=== Begin Enclosure ===
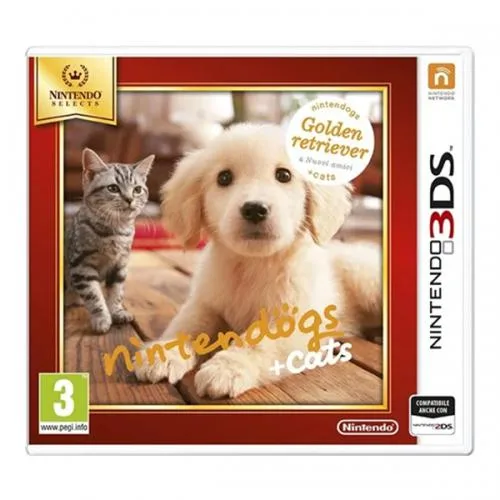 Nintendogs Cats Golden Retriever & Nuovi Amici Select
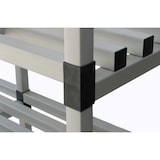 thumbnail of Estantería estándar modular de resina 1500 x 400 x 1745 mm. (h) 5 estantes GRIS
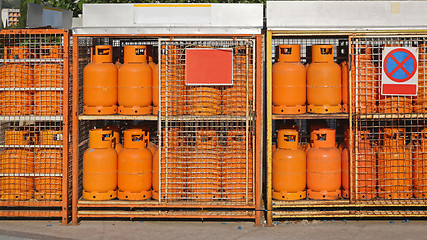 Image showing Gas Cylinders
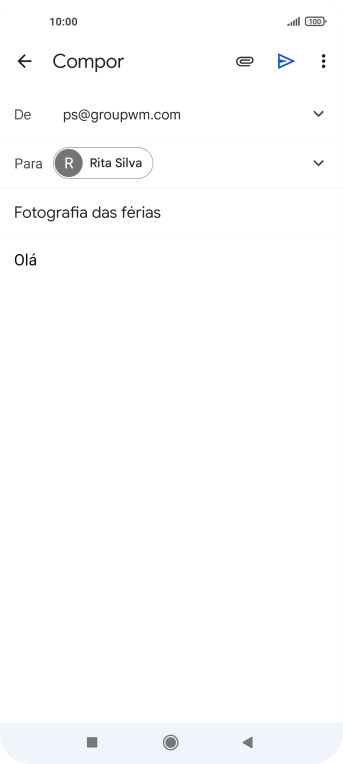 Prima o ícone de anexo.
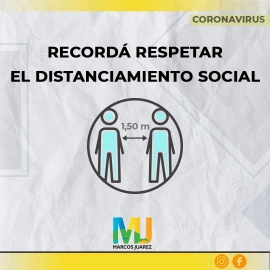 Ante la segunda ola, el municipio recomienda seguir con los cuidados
=== End Enclosure ===
=== Begin Enclosure ===
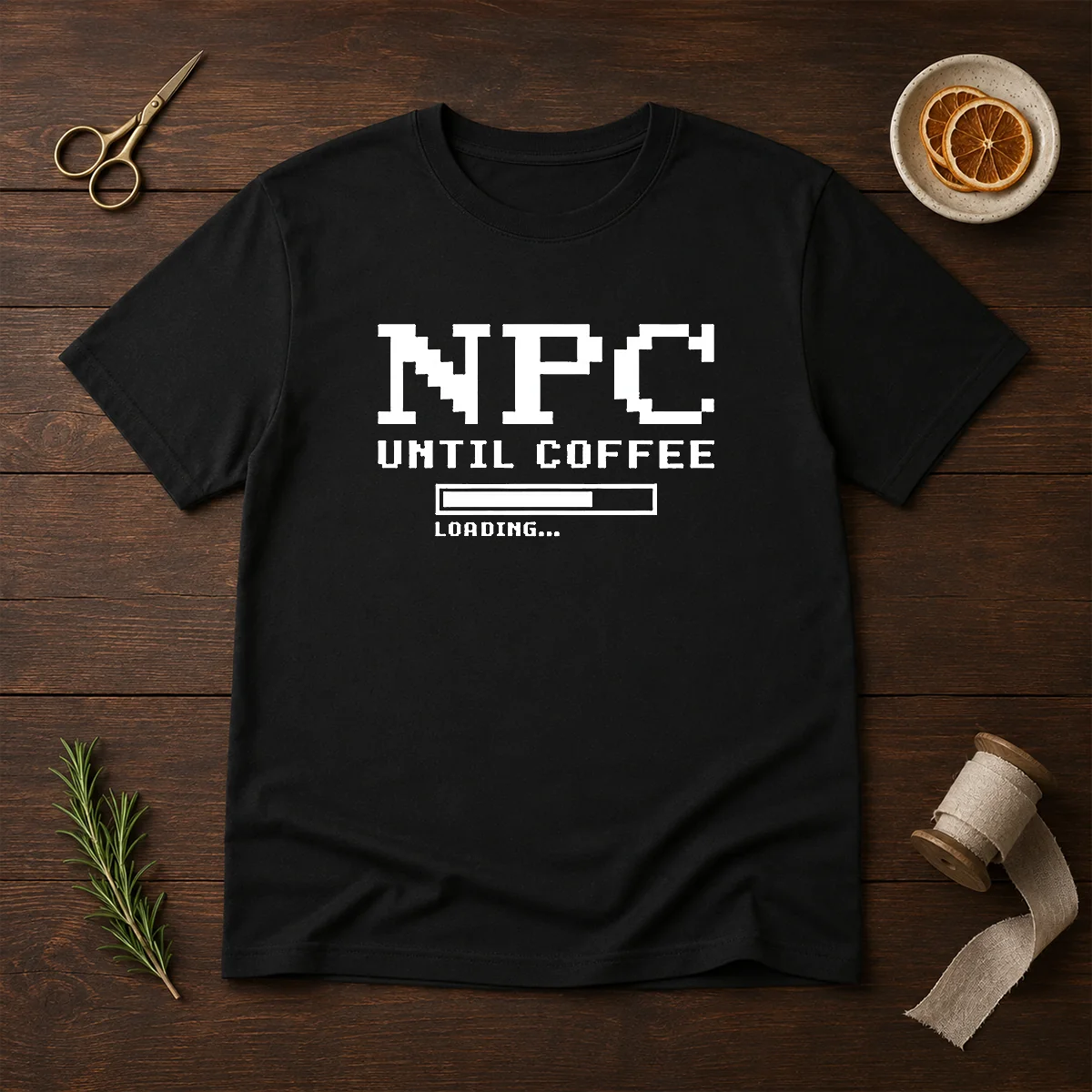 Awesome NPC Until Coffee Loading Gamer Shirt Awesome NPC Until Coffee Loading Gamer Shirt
=== End Enclosure ===
**TRY IT:** Rename "Gas Cylinders" to "Propane Tanks" in the material, from the line with "Nintendogs Cats Golden" up to and including the line with "Ante la segunda". Give only those lines again, otherwise unchanged and without the pictures.

**SOLUTION TO THIS TASK:**
 Nintendogs Cats Golden Retriever & Nuovi Amici Select
 thumbnail of Estantería estándar modular de resina 1500 x 400 x 1745 mm. (h) 5 estantes GRIS
 Image showing Propane Tanks
 Prima o ícone de anexo.
 Ante la segunda ola, el municipio recomienda seguir con los cuidados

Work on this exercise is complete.